Attract and Retain a High-Performing Community of Professional Artists and Creative Entrepreneurs
- Increase support to individual artists through fellowships, residencies, training, and opportunities to acquire space to live and create new work
- Partner with developers and other foundations to reclaim vacated properties as habitable live/work spaces for artists in revitalizing neighborhoods
- Support the development of teaching artists, including training and employment opportunities
In speaking with so many of them as part of this process, we heard a lot of frustration with their place in the arts and culture infrastructure of St. Louis. Many artists feel unappreciated and unsupported, and that if the right supports and structures were in place, their work could be having a greater positive impact on the region.
This document aims to capture not only those frustrations but also their ambitions, dreams, and ideas for the future of the arts and culture in St. Louis. We want artists to see their voices reflected here, and we want other stakeholders in this document — especially arts institutions, funders, and the people of St. Louis — to hear those voices, so they can engage in an effort to better support and lift up artists as a means to strengthen the arts community.
Through surveys, discussion groups, and neighborhood listening sessions, local artists listed family connections, affordability, and the ease of Midwestern life as reasons they choose St. Louis. But the factors that make St. Louis a difficult place to live and work made for a longer list.
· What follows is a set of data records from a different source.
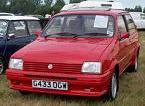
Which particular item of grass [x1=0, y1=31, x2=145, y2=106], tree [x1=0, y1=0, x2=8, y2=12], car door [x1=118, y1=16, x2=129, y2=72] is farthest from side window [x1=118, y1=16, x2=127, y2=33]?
tree [x1=0, y1=0, x2=8, y2=12]

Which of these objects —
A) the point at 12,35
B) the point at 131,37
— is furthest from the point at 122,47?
the point at 12,35

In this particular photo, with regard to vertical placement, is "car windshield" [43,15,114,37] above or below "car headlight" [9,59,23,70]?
above

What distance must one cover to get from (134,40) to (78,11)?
6.73 feet

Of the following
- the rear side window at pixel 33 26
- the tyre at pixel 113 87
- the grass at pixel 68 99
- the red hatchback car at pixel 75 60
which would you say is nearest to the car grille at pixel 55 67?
the red hatchback car at pixel 75 60

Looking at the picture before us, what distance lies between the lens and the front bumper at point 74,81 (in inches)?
258

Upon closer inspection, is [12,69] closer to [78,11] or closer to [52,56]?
[52,56]

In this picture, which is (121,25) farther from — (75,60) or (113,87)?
(75,60)

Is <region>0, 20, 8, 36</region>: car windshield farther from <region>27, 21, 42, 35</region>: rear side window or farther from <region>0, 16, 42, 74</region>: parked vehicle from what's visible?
<region>27, 21, 42, 35</region>: rear side window

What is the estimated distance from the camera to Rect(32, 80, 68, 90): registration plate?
6710 mm

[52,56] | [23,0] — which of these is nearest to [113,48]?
[52,56]

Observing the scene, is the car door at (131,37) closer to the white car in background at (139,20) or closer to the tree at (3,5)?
the white car in background at (139,20)

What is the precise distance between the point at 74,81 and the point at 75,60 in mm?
348

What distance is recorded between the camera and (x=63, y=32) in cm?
801

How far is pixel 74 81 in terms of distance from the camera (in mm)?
6613
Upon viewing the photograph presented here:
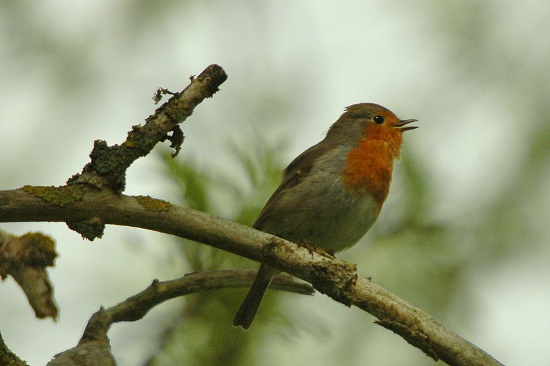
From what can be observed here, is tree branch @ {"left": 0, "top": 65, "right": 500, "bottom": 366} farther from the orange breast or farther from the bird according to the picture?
the orange breast

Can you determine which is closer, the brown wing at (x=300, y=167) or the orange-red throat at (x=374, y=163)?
the orange-red throat at (x=374, y=163)

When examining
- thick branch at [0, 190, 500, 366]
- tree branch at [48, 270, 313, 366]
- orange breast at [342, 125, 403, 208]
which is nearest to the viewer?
tree branch at [48, 270, 313, 366]

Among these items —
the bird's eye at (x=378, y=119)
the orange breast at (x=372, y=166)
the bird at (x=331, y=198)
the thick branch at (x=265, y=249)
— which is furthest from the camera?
the bird's eye at (x=378, y=119)

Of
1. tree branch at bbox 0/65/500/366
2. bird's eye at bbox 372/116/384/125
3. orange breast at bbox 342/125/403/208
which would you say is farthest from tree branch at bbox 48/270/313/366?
bird's eye at bbox 372/116/384/125

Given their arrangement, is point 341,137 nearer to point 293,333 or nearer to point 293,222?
point 293,222

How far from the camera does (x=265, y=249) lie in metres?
3.04

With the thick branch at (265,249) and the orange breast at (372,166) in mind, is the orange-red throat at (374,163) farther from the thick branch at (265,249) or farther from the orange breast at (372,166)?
the thick branch at (265,249)

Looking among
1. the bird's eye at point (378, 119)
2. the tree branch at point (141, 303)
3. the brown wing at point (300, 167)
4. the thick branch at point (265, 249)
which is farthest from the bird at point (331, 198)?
the tree branch at point (141, 303)

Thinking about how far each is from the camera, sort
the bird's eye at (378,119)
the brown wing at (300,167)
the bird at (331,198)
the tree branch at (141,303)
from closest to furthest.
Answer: the tree branch at (141,303)
the bird at (331,198)
the brown wing at (300,167)
the bird's eye at (378,119)

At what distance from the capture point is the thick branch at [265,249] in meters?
2.56

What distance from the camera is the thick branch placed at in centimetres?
256

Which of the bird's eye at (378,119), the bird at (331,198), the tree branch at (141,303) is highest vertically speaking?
the bird's eye at (378,119)

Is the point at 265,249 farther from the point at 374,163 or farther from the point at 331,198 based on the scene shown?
the point at 374,163

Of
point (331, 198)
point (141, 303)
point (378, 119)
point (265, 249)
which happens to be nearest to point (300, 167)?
point (331, 198)
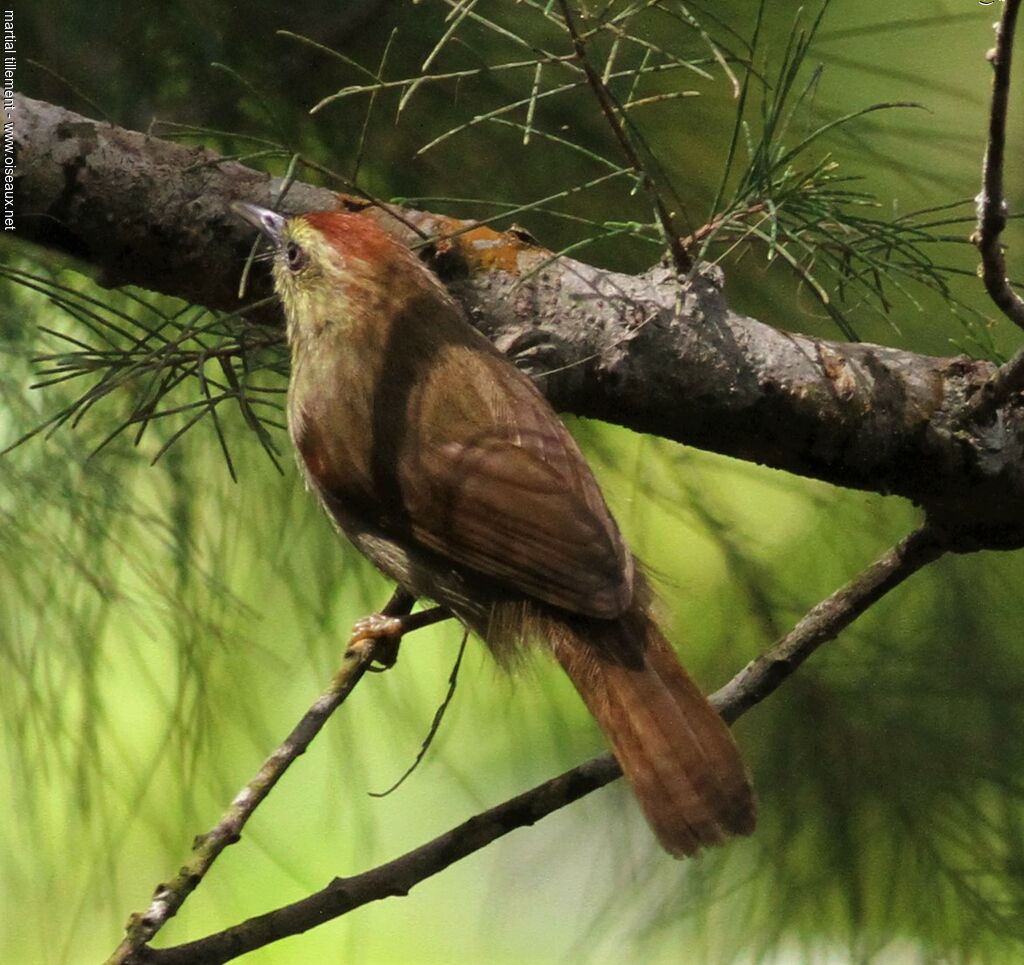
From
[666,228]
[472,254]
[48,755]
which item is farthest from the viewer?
[48,755]

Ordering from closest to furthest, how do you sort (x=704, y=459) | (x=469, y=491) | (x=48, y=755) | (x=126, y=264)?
1. (x=126, y=264)
2. (x=469, y=491)
3. (x=704, y=459)
4. (x=48, y=755)

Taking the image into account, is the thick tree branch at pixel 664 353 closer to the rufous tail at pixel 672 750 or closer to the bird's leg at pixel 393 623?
the rufous tail at pixel 672 750

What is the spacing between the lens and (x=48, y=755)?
200cm

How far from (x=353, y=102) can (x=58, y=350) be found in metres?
0.54

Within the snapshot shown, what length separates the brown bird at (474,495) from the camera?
151cm

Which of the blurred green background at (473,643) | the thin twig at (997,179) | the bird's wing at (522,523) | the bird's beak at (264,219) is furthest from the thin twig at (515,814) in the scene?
the bird's beak at (264,219)

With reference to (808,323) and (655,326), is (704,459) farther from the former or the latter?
(655,326)

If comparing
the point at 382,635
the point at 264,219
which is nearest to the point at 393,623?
the point at 382,635

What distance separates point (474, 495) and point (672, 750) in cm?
42

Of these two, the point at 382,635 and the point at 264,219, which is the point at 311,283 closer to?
the point at 264,219

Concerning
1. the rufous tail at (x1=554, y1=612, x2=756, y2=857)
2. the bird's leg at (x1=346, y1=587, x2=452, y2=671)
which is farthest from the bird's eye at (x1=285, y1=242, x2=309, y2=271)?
the rufous tail at (x1=554, y1=612, x2=756, y2=857)

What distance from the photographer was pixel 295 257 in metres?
1.71

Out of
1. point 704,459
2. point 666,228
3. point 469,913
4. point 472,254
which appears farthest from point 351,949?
point 666,228

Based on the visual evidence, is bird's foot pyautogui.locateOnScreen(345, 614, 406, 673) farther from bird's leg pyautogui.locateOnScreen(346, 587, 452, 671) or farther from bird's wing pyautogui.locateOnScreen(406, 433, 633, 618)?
bird's wing pyautogui.locateOnScreen(406, 433, 633, 618)
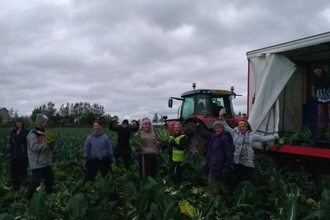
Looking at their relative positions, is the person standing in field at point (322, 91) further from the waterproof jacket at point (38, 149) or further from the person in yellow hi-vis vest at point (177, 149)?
the waterproof jacket at point (38, 149)

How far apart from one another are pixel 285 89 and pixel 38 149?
5.42 metres

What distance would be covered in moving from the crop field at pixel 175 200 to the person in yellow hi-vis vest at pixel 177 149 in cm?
38

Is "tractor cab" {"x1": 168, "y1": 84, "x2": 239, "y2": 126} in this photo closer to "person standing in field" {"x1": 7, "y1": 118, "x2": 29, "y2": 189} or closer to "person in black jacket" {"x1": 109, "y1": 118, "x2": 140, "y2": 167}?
"person in black jacket" {"x1": 109, "y1": 118, "x2": 140, "y2": 167}

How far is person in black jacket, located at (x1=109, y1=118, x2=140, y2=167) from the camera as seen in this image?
29.8 feet

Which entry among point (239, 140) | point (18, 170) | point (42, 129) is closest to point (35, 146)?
point (42, 129)

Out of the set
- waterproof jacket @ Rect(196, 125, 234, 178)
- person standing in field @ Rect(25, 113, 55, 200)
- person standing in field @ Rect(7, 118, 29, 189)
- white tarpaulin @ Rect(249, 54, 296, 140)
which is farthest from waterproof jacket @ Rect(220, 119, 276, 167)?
person standing in field @ Rect(7, 118, 29, 189)

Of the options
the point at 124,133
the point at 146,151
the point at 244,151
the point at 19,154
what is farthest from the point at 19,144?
the point at 244,151

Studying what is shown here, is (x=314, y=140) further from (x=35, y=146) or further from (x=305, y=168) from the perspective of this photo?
(x=35, y=146)

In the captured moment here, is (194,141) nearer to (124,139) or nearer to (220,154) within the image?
(124,139)

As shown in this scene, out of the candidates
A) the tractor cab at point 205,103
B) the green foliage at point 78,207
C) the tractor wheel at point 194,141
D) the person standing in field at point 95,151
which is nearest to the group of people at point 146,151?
the person standing in field at point 95,151

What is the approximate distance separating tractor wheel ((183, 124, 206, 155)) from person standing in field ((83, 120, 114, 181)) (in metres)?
3.54

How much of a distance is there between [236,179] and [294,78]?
319 centimetres

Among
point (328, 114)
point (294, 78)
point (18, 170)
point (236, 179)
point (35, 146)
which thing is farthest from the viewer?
point (294, 78)

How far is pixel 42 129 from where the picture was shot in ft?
21.8
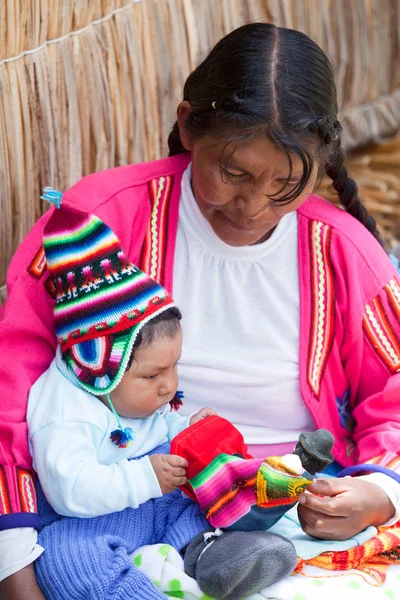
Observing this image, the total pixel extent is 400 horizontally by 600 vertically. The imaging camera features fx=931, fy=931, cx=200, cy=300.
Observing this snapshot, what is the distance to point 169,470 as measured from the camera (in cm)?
195

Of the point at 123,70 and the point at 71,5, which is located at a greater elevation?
the point at 71,5

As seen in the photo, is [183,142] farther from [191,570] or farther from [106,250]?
[191,570]

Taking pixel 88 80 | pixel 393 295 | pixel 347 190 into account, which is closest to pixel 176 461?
pixel 393 295

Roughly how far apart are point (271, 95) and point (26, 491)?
3.26 feet

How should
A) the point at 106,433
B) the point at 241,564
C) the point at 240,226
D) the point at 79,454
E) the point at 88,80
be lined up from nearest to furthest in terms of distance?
the point at 241,564 < the point at 79,454 < the point at 106,433 < the point at 240,226 < the point at 88,80

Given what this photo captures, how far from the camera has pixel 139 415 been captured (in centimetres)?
209

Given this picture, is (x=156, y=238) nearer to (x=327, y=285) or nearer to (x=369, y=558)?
(x=327, y=285)

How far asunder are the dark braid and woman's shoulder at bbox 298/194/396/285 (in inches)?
2.3

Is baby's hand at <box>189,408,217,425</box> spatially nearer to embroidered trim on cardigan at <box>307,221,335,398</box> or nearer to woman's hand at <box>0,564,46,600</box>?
embroidered trim on cardigan at <box>307,221,335,398</box>

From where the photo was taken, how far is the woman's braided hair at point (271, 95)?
1977mm

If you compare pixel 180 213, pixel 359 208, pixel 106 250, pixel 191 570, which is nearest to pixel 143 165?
pixel 180 213

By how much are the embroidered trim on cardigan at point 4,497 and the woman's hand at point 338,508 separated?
24.2 inches

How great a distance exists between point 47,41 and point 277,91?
983 millimetres

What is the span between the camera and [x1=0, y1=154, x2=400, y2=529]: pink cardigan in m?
2.26
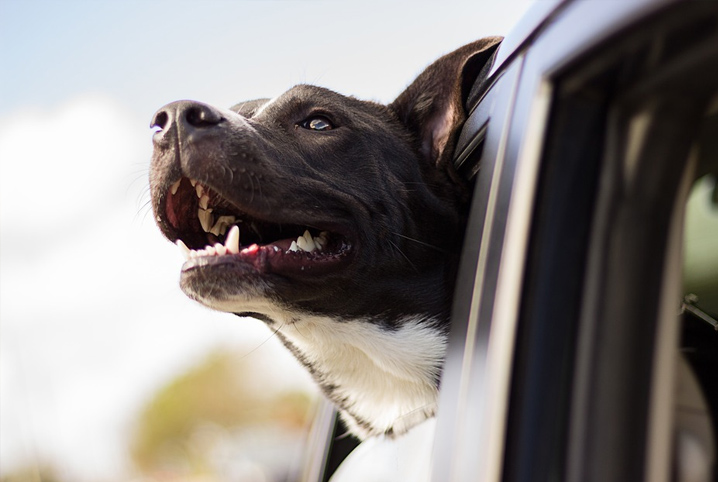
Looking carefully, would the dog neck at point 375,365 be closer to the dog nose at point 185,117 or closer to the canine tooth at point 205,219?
the canine tooth at point 205,219

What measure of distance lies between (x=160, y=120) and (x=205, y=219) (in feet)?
1.23

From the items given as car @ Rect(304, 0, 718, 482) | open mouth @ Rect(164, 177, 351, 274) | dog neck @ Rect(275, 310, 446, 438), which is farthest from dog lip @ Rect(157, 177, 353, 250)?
car @ Rect(304, 0, 718, 482)

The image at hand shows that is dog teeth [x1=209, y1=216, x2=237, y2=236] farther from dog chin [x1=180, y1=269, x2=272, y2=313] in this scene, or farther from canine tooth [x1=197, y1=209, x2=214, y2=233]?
dog chin [x1=180, y1=269, x2=272, y2=313]

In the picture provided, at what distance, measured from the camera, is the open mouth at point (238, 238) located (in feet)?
7.63

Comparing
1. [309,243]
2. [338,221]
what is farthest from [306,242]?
[338,221]

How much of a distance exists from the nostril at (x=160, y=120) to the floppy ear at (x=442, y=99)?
0.84 meters

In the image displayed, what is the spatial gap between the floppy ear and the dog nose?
2.33ft

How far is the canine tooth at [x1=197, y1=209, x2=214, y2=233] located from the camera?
2.46m

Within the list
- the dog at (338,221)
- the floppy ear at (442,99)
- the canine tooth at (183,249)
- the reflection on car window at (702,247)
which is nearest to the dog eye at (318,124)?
the dog at (338,221)

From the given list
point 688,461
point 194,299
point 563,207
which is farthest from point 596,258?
point 194,299

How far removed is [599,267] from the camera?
111cm

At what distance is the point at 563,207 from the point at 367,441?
5.05 feet

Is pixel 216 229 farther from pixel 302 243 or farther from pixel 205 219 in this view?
pixel 302 243

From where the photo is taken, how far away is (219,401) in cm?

For the arts and culture to thrive in St. Louis, local artists must be nurtured, supported, and celebrated. St. Louis is capable of being seen as an arts destination — as a place where artists choose to go, not just a place where they come from — but if St. Louis is to become such a destination, we will need to invest in artists and the infrastructure they need to flourish.
While artists always welcome more funding opportunities, many spoke of needing support and strategies to help them find and afford spaces where they can live and work, including places for performances, exhibitions and rehearsals, and continuing education.
A high concentration of artists often makes an area hip and desirable, which in turn raises rents to a level where they no longer are affordable to the very artists who contributed to their rise. Artists want and need protection against displacement from these areas.
Artists also expressed the need for more marketing and promotion support, and more opportunities to collaborate and network, to forge a stronger network of artists across the region. Many artists see themselves as creative entrepreneurs and want to be more connected to St. Louis’ growing start-up scene.